原作:隆 慶一郎「一夢庵風流記」(新潮社刊)より
脚本:横内健介
演出:河毛俊作、岡村俊一
キャスト
前田慶次/片岡愛之助、伽耶姫/佐藤江梨子
直江兼続/山崎銀之丞、捨丸(金蔵)/石井正則
山上道及/角田信朗、四井主馬/新藤栄作
庄司又左衛門/田山涼成、前田まつ/賀来千香子
あらすじ
尾張の荒子城主、前田利久の養子・前田慶次は、武術に優れ、前田家の跡目を継ぐはずであったが、織田信長の命により、利久の弟・利家が継ぐことになった。慶次はお家騒動が起こることを避けるため出奔した。
配下の捨丸と愛馬の松風を供に流浪の旅を続仕官をせず、“傾き者”としてさすらう慶次は、京で出会った傀儡子一族の娘・伽耶姫に慕われる。また、上杉家の家老・直江兼続や浪人・山上道及等と知り合い、共に戦国の世を闊歩する。
一方、出奔した慶次を気遣う利家の妻まつは、豊臣秀吉に目通りを勧める。気が進まない慶次は奇策で秀吉の心をつかみ、『傾奇御免状』が与えられた。また、前田家抱えの忍びの頭領・四井主馬は慶次の命を狙う。

本日は千穐楽。思いがけずチケットをお譲りいただき、拝見することができたので、さっくりと印象を…。
独自の視点とプロットで痛快娯楽時代小説の財産となった隆 慶一郎氏の作品「一夢庵風流記」を劇画化したものを、さらに舞台化したものなので面白くないはずがない。

戦国ブームのなかでも、特に人気の高いキャラの前田慶次郎の強さ、カッコよさ、正義感、恋と友情を、てんこ盛りの脚本とスピーディな演出で豪華に見せてくださる。

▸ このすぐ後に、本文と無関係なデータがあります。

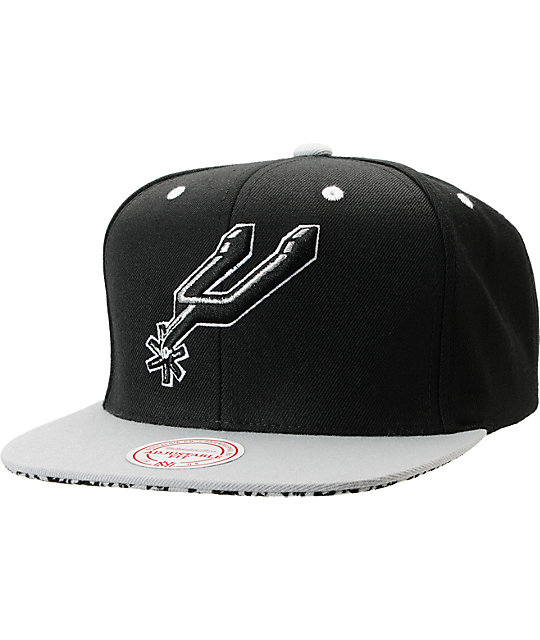 NBA Mitchell and Ness San Antonio Spurs Crackle Snapback Hat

秀吉全盛の時代と関ヶ原前夜とふたつの時制に分かれているが、慶次は政治にも出世にも背を向けて気ままに生きる。行動原理は正義に適っているか、人の心を大切にするかだ。慶次は、変わらない生き方をずっとずっと通すので、出ずっぱり、ハイテンションのまま。
男の中の男という古風なキャラクターの設定が片岡愛之助丈の骨太なたたずまいにぴったりで、ぱりっとしたお衣裳も奇抜なお装束共々よく似合っておられた。大奮闘の1ヶ月公演、お疲れさまでした。

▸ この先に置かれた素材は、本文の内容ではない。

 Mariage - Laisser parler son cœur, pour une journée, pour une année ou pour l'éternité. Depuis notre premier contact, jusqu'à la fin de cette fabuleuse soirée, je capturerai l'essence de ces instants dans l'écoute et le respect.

きりっと美しい賀来まつ、スタイル抜群のサトエリ伽耶姫もさすが映像の方なのでお美しい。傀儡子一族の(ボーイズ2名を含む)ガールズのキュートでコミカルなショーダンスも違和感なく、なんでもありというのがいいわ~。

カテコも盛り上がりました。皆さん達成感一杯でした。
盆は廻さなくてもよいように思いました。↓よろしかったらポチッとお願いしますm(_ _)m。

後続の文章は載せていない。